**Prompt:** What is wanted is the full listing, word for word, without its pictures.

**Data segment:**
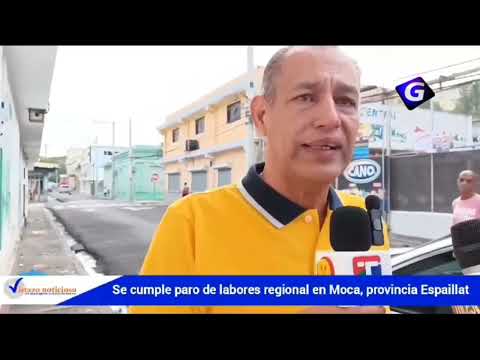 Se cumple paro de labores regional en Moca, provincia Espaillat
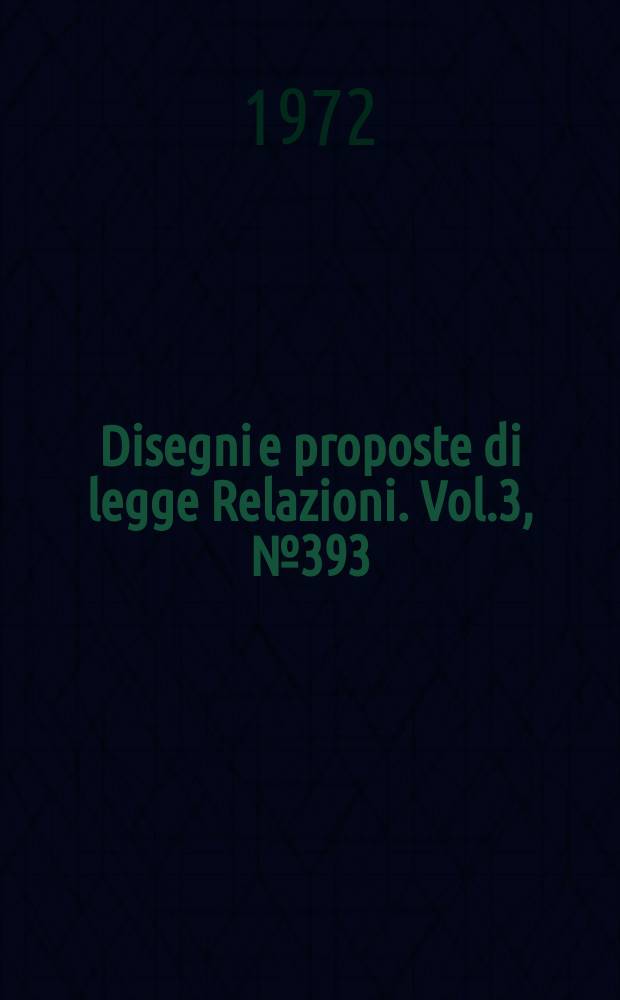 Disegni e proposte di legge Relazioni. Vol.3, №393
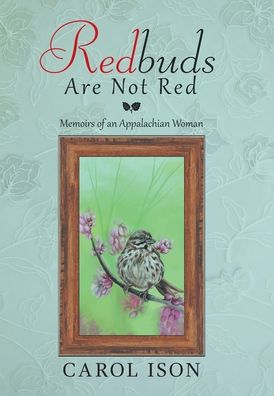 Cover for Carol Ison · Redbuds Are Not Red: Memoirs of an Appalachian Woman (Hardcover Book) (2021)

**Finished task:**
 Se cumple paro de labores regional en Moca, provincia Espaillat
 Disegni e proposte di legge Relazioni. Vol.3, №393
 Cover for Carol Ison · Redbuds Are Not Red: Memoirs of an Appalachian Woman (Hardcover Book) (2021)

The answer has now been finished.